Proposals for a financial transaction tax are ‘significantly detrimental to the UK's interest', according to a Lords committee.
In its report, 'Financial Transaction Tax: Alive and Deadly', the Lords EU Sub-committee on Economic and Financial Affairs claims the tax in its current form could stand to "damage to our markets but [deliver] no benefit to the Exchequer."
Originally intended to be adopted by all 28 member states, the tax is being taken forward by just 11: Austria, Belgium, Estonia, Greece, Italy, Portugal, Slovakia, Slovenia, Spain, France and Germany.
The committee is sceptical about the commission's claim that the tax would generate revenues of €31bn per annum, and says it is "very unlikely that the proceeds could be used as a revenue stream for the EU budget" given that only 11 member states are involved.
Committee chairman Lord Harrison said: "The committee is still firmly of its original view that an EU financial transaction tax is flawed and potentially damaging to the economic well-being of the UK.
"What we now have before us is a proposal to allow a breakaway group of EU countries to proceed with their own FTT, which would have a serious negative impact on the UK and other non-participants."
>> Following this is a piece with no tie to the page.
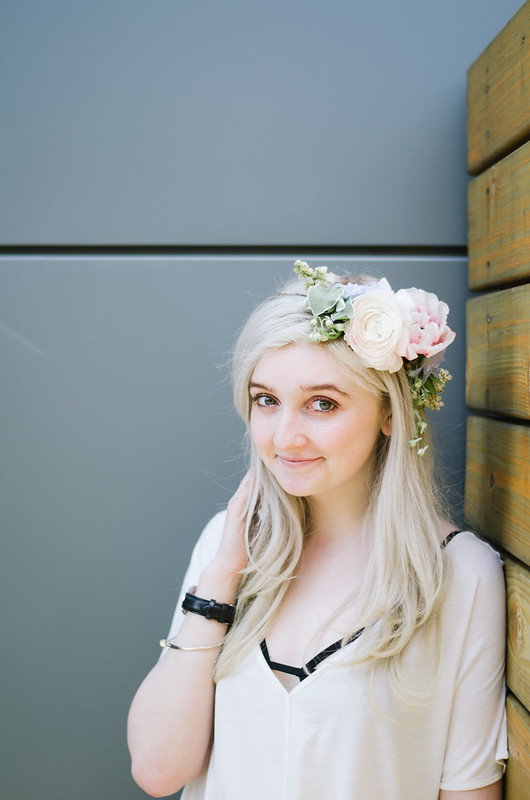DIY Flower Crowns on juliettelaura.blogspot.com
The committee argues that the authorised use of "enchanced cooperation" fails to meet the requirements of EU law.
To ensure payment of the tax, each financial institution would be jointly and severally liable to pay, meaning that the UK could be required to collect the tax on behalf of other member states, such as Germany and France.
Under the proposals, shares and bonds trades would be taxed at 0.1% and derivatives at 0.01%.
The government is accused of having been slow to act, particularly given its decision to abstain from a vote authorising the use of enhanced cooperation in January.
"It was only after constant and repeated warnings on our part that the government finally awoke to the serious threat to the UK's, and the broader EU's, interests that an FTT pursued by other member states might present.
"We welcome the steps that the government have now taken to launch a legal challenge against this exercise of enhanced cooperation", said the report.
The UK government took a legal challenge to the European Court of Justice in April in a bid to annul the decision.